> **Extract**
****************

Luke 15:11-32
This is one of the
most famous stories in the world. One
critic described it as the most beautiful short story ever written.
The story of the
Prodigal Son resonates with so many because of its reality. We all know a good parent who has watched a
son or daughter wander down the road to “a far country.” Maybe you are that parent.
The story, as Jesus
told it, tells of the son’s departure, his descent into the pigpen, his return
home, and his father’s welcome. While it
tells us what happened to the son in that far country, it does not tell us what
the father was doing back home. It does
not tell us how the waiting father spent his days. Of course, Jesus wasn’t telling the story to
describe family dynamics; he was making a point about God. Still, the story is a good starting point for
offering some biblical counsel to the Prodigal’s parent. Even if you’re not such a parent, maybe
something I say will help someone you know.
Before I go any
further, let me define a term “prodigal.”
Of course, the word means “wasteful” but we’re not talking about a child
who doesn’t clean his plate or who leaves her light on when she’s not in her
room. The parents of a prodigal only
wish that were the problem with their child.

****************

> **Dataset**
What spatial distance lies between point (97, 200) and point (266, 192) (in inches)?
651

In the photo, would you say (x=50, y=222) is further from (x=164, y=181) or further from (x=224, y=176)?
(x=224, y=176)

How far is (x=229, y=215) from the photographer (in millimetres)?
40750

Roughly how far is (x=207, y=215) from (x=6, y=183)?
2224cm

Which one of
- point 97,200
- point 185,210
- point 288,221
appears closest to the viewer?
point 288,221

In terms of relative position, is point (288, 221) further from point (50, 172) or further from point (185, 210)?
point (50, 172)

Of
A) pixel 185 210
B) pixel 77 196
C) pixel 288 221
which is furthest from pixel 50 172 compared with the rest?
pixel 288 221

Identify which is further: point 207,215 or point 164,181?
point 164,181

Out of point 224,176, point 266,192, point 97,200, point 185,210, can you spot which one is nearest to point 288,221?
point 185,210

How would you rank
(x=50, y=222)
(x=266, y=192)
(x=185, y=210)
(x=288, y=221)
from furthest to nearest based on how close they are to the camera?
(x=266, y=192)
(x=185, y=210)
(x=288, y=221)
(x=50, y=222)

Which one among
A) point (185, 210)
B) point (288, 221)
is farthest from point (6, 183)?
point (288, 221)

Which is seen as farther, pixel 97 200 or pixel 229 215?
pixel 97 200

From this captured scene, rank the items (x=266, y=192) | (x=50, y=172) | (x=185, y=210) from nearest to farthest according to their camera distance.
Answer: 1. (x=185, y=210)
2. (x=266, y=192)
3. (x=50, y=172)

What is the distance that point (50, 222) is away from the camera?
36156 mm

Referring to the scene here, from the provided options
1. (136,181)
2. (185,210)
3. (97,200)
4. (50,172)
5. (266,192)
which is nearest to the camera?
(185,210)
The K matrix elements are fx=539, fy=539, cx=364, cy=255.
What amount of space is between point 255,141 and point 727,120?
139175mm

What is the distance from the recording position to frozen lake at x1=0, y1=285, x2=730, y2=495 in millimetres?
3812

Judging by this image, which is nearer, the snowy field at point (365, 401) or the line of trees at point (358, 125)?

****************

> **Exercise A**
In the Prodigal Son piece, how did one critic describe the story?
> **Exercise B**
Pick up the Prodigal Son piece right after its final sentence and keep writing.
The rows have nothing to do with the Prodigal Son piece.

> **Task answer A**
As the most beautiful short story ever written.

> **Task answer B**
Nor is your child a
prodigal simply because he or she begins to disagree with you on some
issue. You are not the parent of a
prodigal just because the daughter you raised as a Republican starts voting
Democrat. You are not the parent of a
prodigal because the son you wouldn’t allow to play with toy guns joins the
NRA. The matter is graver than that.
By Prodigal I am
referring to a child, of any age, who turns from the essential teachings of
faith and morality you have taught them to begin to pursue a path leading to
almost certain spiritual or moral disaster.
Remember, I’m talking about that child who turns from the essential or
fundamental worldview you taught them, not the child who may begin to disagree
with you on the particulars of that worldview.
In other words, if you raised your child as a Baptist and that child has
become a Pentecostal, that child has not become a prodigal in the sense I’m
using the term.
I’ve spent a while
defining terms because I want you to understand I am talking about children
whose spiritual welfare is threatened. I
want to offer counsel to the parents of such children. I am not talking to parents who have trouble
accepting that their children have minds of their own.
I hope what I say
will be of help to those parents who day after day watch down the road and
never see the sign of the prodigal’s return.
Inside they are wrestling with powerful emotions. Rob Parsons teaches parents and churches in
the UK about the pain of being a prodigal’s parent. He writes.
One mother
told me her experience: “I hear other parents talk with sadness about the day
when their kids leave home and the nest will be empty, and yet I cannot wait
for my daughter to go. I can’t honestly tell you that I do feel love for this
child.”
But as this
woman was speaking to me, I became convinced that what she was really saying
was, ‘Help me to love this girl, who at times seems to have ruined my life. She
has broken my heart, yet she is part of me – I cannot live without loving her.’
The truth is
that many of us have been caught like rabbits in the headlights of a car by two
powerful emotions – guilt and fear.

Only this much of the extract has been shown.